In my final year at Oxford I joined the gravy train to the city and wangled a job as a trainee accountant with Deloittes (then Deloitte Touche Tohmatsu). I convinced them to take me on on their Japanese desk and told them to give me a year to learn Japanese.

I graduated and caught the next plane to Tokyo from where I travelled to a remote village in the mountains. This was to be my home for the year teaching English to children and farmers. Arriving with not one word of the Emperor’s, I quickly learnt about the pitfalls of communication difficulties. Three weeks in I was buying apples in a shop when a man approached and struck up a conversation. As I considered myself something of an expert in Japanese by that time, I readily joined in, agreeing with him about the terrible heat and how lovely and plump the apples were. It slowly dawned on me that the conversation was taking a somewhat louche direction, when I felt my bottom being….caressed. I was being chatted up by a odorous fruit farmer and it appeared I was going along with it!

They say a smile says the same in any language and that day I learnt that if I didn’t understand, I should just smile and walk slowly backwards.

By the year was out, I was fluent in Japanese and returned to the City to start my high flying job which consisted of training be an auditor in various Japanese publishing houses on Regent’s Street. I quickly realised that I wasn’t cut out to be an auditor. It requires a certain person to excel in this role and I wasn’t that person. Square peg, round hole.

So I thanked Deloittes, a fantastic company to work for, and moved to Italy. I became a tour guide based in Venice from where I would take coach loads of tourists around Italy, France, Germany, Belgium, Switzerland and Austria. It was my dream job, speaking all the different languages and getting paid £10 a day for it! I learnt a lot about people too. How the last thing anyone going on a package holiday packs in their suitcase is there common sense. I realised regretfully that this career was never going to be a long term proposition. Living out of a suitcase is fine for a short time only.

After a year, I decided to get a sensible job and moved back to France, this time to Le Havre where I got a job working for France’s largest shipping company, Delmas.

My job was logistics analyst which sounds cool but in reality it mainly involved collecting up all the empty containers scattered around West Africa and bringing them back up to Europe. This was difficult because they kept getting stolen as they make fantastic houses. I had a bribery budget.

I spent a year here and learnt a lot about the shipping industry. But Le Havre is really a town one passes through as quickly as possible, the French equivalent of Grimsby. I was missing home by this point as so I moved back to Manchester.

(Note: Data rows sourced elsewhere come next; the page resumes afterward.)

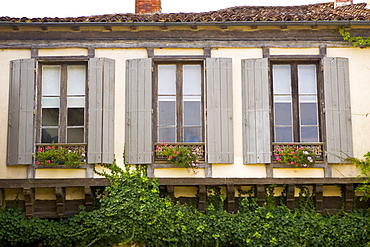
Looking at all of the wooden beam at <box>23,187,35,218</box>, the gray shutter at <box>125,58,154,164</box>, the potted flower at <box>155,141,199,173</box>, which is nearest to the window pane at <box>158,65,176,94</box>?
the gray shutter at <box>125,58,154,164</box>

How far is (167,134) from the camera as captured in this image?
12391 mm

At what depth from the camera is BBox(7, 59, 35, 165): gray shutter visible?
12078mm

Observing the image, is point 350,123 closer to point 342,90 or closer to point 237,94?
point 342,90

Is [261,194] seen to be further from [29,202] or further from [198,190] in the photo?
[29,202]

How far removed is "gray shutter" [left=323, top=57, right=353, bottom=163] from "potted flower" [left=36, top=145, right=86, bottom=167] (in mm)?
5090

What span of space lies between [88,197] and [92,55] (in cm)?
300

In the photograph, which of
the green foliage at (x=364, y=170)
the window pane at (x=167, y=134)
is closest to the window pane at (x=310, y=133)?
the green foliage at (x=364, y=170)

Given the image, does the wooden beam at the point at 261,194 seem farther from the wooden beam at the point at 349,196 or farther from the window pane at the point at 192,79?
the window pane at the point at 192,79

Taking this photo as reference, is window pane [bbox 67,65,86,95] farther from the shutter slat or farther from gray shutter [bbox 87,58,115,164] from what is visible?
the shutter slat

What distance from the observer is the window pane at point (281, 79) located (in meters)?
12.6

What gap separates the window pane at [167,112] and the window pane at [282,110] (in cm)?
217

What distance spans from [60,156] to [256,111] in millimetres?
4113

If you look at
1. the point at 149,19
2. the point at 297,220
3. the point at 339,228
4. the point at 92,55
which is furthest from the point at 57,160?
the point at 339,228

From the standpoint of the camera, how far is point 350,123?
40.0ft
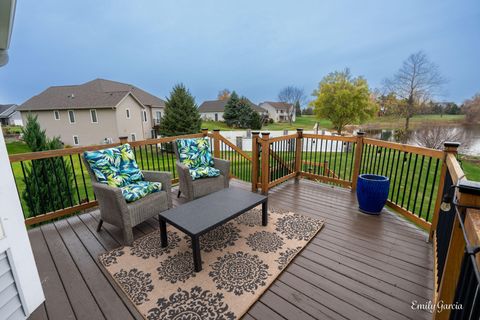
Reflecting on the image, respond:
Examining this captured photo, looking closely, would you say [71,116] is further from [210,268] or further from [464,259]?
[464,259]

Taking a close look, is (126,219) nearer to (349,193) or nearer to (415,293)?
(415,293)

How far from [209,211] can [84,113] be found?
1763cm

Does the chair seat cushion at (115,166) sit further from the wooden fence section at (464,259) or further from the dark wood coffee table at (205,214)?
the wooden fence section at (464,259)

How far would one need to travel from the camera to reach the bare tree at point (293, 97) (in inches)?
1517

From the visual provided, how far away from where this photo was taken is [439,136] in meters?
9.30

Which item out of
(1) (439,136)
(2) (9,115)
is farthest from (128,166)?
(2) (9,115)

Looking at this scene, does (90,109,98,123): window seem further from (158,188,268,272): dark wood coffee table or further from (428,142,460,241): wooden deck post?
(428,142,460,241): wooden deck post

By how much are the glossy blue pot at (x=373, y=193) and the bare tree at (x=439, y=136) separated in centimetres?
876

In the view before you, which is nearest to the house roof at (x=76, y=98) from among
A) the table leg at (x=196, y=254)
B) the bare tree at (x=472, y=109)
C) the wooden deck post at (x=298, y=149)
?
the wooden deck post at (x=298, y=149)

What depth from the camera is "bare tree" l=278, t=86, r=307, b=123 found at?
126 ft

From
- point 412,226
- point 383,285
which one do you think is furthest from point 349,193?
point 383,285

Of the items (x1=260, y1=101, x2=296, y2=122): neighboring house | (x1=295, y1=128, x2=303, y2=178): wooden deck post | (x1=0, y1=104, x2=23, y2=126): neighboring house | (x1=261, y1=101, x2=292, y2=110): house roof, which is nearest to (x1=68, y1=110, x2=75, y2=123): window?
(x1=295, y1=128, x2=303, y2=178): wooden deck post

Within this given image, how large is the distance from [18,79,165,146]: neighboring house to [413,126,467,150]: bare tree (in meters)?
17.7

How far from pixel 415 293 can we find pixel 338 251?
2.24 feet
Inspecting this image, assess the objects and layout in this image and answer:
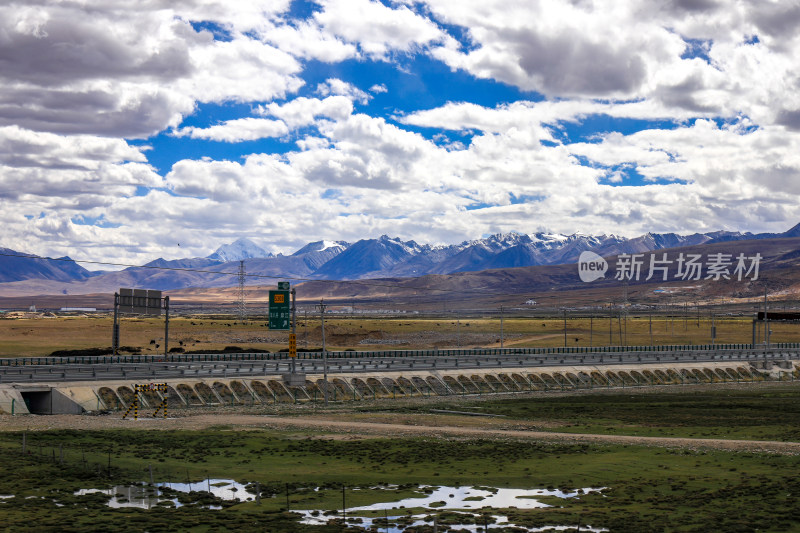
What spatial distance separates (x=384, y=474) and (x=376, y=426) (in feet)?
57.4

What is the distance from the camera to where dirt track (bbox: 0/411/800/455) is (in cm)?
4684

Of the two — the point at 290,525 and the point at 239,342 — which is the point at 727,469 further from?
the point at 239,342

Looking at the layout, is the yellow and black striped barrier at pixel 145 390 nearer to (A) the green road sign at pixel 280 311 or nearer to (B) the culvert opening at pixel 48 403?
(B) the culvert opening at pixel 48 403

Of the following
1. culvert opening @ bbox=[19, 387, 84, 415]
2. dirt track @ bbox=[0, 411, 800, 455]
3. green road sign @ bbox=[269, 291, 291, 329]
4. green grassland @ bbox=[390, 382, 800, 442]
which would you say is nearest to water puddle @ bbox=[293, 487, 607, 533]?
dirt track @ bbox=[0, 411, 800, 455]

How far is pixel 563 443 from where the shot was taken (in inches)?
1868

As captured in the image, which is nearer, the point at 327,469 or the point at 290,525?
the point at 290,525

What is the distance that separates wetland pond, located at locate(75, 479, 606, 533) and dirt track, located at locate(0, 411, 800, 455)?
49.3ft

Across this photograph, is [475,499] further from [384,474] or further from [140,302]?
[140,302]

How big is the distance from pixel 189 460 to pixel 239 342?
121497 mm

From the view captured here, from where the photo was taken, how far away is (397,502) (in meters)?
32.3

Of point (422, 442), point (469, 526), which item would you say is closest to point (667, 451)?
point (422, 442)

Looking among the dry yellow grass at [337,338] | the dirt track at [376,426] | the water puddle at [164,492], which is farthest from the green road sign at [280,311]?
the dry yellow grass at [337,338]

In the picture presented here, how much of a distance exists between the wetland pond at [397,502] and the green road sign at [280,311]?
43777 mm

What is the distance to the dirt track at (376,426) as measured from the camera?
4684 cm
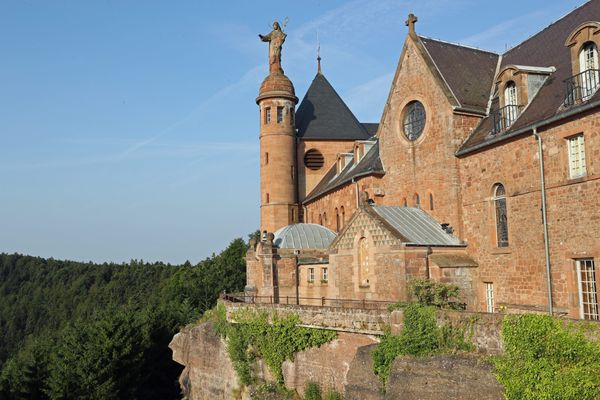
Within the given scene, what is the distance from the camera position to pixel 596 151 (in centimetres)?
1723

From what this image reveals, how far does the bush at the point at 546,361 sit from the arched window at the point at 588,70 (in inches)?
323

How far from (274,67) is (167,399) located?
84.2 feet

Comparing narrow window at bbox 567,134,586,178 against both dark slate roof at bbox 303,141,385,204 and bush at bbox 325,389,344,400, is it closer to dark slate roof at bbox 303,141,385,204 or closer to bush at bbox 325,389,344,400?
bush at bbox 325,389,344,400

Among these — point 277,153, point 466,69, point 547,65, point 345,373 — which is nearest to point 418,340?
point 345,373

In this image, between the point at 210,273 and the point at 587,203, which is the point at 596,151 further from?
the point at 210,273

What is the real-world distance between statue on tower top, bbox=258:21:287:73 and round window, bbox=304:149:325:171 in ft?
21.7

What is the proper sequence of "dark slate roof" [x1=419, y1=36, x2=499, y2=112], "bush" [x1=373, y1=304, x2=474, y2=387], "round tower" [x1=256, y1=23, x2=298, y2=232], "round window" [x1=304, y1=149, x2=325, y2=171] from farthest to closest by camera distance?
"round window" [x1=304, y1=149, x2=325, y2=171], "round tower" [x1=256, y1=23, x2=298, y2=232], "dark slate roof" [x1=419, y1=36, x2=499, y2=112], "bush" [x1=373, y1=304, x2=474, y2=387]

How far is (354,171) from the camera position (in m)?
32.9

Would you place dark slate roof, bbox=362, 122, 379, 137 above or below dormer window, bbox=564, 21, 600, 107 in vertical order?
above

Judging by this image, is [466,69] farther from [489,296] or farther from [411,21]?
[489,296]

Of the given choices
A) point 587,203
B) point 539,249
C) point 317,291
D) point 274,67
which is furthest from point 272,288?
point 274,67

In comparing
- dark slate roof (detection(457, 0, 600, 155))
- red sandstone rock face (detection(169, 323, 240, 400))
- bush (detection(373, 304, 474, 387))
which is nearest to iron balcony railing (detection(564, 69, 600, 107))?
dark slate roof (detection(457, 0, 600, 155))

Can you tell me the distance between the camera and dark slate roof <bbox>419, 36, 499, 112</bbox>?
2509 centimetres

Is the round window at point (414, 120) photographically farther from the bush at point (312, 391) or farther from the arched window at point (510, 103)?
the bush at point (312, 391)
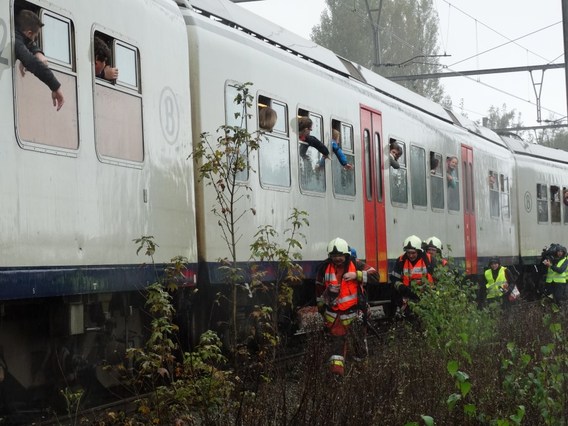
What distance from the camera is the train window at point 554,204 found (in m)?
26.1

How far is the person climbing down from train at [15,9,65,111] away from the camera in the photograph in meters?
7.27

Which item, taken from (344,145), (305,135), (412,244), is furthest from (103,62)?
(412,244)

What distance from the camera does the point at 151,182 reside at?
8961 millimetres

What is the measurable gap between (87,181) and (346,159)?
5.69 m

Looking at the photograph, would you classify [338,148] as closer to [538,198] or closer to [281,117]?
[281,117]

I became a freelance interpreter working mainly with the immigration service. This period in my life taught me a lot about how hard accurate interpreting is and how in many cases it has life and death consequences. I would hear the stories from West African refugees about what had happened to them to cause them to leave home. Stories of the most horrific kind, stories of absolute horror and inhumanity. The stories went in to my head and were understood, but to speak the brutality in English to the immigration lawyer was hard. To relay the emotion, quite impossible.

I met my husband and we got married, pretty much straightaway. And we had five children whilst setting up and running a business. Employing between 30 and 50 people at any one time, I learnt the science of Pay Per Click. I love it. To be good at it requires some complementary skills. Not only must you have an analytical brain, an ability to parse mass quantities of data and a methodical discipline, you also need to understand language deeply. And I find I have all of this. It’s my dream job.

I have other interests too. I have my five little kids (the youngest are twins). I love music and play the piano and the accordion

I still love travel, communicating in different languages, reading and knitting.